Perché il cambio di marcia
Perché i tassi salgono se la liquidità pompata dalla BCE cresce? Anzitutto, i tassi interbancari seguono i movimenti dei Bund alle varie scadenze, essendo questi i bond “risk free” di riferimento nell’Eurozona. Ebbene, la curva tedesca si è innalzata nelle ultime settimane, a seguito proprio all’allentamento delle tensioni finanziarie seguite agli interventi della BCE e, in misura forse non marginale, all’annuncio della Germania del varo di un maxi-piano di stimoli fiscali da 750 miliardi per combattere la grave recessione in corso.

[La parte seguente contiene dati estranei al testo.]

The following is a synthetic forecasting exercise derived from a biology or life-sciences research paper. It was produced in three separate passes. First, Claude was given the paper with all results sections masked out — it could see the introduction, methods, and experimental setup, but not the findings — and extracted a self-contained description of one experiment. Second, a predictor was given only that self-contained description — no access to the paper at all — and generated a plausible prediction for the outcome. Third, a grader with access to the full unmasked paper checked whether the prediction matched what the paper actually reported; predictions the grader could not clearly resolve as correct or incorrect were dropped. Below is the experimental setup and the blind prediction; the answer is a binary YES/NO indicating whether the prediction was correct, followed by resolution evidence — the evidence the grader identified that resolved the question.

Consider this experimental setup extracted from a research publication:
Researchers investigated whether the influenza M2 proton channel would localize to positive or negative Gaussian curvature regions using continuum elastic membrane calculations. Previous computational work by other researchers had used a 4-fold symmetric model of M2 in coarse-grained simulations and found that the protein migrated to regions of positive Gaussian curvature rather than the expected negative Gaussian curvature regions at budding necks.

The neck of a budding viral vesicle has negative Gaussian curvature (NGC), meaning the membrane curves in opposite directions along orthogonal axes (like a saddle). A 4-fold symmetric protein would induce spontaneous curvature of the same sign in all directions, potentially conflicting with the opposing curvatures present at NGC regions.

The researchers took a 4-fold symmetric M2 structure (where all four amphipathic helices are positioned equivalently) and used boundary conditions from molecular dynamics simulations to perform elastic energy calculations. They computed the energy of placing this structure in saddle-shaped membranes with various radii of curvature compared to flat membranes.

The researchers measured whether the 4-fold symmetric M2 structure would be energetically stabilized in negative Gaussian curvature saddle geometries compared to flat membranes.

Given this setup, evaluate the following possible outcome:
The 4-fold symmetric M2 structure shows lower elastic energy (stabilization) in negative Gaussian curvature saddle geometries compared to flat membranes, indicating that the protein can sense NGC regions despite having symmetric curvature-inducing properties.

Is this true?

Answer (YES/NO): NO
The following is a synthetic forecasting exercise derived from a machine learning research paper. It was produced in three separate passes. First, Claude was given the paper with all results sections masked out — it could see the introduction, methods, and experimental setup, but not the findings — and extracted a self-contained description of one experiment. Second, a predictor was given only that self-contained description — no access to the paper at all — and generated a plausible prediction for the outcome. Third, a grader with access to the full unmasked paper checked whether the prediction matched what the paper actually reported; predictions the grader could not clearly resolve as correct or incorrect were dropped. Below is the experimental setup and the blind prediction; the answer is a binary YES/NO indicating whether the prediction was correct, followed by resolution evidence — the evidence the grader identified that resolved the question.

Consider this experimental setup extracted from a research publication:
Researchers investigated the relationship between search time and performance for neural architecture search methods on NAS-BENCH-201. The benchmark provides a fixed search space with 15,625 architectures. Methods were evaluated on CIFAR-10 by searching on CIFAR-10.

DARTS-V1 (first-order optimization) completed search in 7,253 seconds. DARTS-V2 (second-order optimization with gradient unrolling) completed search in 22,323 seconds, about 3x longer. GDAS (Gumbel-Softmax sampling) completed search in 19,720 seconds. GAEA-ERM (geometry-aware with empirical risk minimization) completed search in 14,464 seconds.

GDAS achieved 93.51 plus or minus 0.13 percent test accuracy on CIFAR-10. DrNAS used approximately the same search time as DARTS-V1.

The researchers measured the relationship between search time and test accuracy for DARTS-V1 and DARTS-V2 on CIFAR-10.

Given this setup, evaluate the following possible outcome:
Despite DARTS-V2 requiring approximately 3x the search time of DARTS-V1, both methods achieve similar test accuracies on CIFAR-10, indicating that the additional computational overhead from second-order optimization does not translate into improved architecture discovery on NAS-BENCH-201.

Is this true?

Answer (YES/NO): YES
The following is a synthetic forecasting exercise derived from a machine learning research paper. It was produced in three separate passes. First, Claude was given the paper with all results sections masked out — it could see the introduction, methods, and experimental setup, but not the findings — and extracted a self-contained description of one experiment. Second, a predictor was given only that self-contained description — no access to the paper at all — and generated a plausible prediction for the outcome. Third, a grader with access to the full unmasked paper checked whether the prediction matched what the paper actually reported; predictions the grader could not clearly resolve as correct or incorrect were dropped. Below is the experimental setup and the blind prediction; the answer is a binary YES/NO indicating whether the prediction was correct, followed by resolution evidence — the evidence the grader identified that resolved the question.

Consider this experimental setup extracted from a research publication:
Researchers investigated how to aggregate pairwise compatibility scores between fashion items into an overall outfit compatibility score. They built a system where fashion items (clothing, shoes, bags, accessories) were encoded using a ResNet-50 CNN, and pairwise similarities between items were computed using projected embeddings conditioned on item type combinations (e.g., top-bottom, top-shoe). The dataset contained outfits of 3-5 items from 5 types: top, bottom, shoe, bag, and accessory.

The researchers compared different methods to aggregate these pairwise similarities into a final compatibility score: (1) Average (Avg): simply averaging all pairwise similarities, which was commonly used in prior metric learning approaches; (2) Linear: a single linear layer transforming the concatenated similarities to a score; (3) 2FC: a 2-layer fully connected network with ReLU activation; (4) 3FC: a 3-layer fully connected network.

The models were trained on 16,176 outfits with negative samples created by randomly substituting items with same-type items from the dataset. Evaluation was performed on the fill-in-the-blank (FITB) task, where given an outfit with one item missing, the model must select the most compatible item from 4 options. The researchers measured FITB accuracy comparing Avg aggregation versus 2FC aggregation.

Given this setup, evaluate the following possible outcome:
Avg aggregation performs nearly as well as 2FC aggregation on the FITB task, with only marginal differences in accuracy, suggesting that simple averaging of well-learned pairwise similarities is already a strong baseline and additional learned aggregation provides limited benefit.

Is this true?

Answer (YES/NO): NO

Siamo in presenza di un’inversione di marcia stabile? Non sembra. L’inflazione nell’Eurozona dovrebbe rallentare anche nei prossimi mesi, dopo essere scesa a marzo allo 0,7% dall’1,2% di febbraio. Complice il crollo delle quotazioni petrolifere, non possiamo nemmeno escludere una temporanea fase di deflazione e ciò costringerà la BCE a tenere invariati i tassi più a lungo di quanto non sia atteso già oggi o, addirittura, a tagliarli ancora. E la crisi, ancora tutta in divenire, comporterà nuove tensioni sui mercati, con tanto di corsa ai Bund e conseguente probabile discesa dei rendimenti, pur a fronte di una maggiore, significativa offerta.
Rispetto ai minimi di marzo, il maggiore esborso per un nuovo mutuo a tasso fisso contratto oggi e con capitale residuo da rimborsare di 100.000 euro in 20 anni sarebbe fino a oltre 15 euro al mese e per un aggravio complessivo di quasi 3.700 euro lungo il periodo di ammortamento. Per un mutuo a tasso variabile della stessa entità e durata, agganciato all’Euribor a 3 mesi, la rata mensile subirà un aggravio minore, quantificabile fino a un massimo di oltre 6 euro, pari a oltre 1.500 euro nell’arco del ventennio.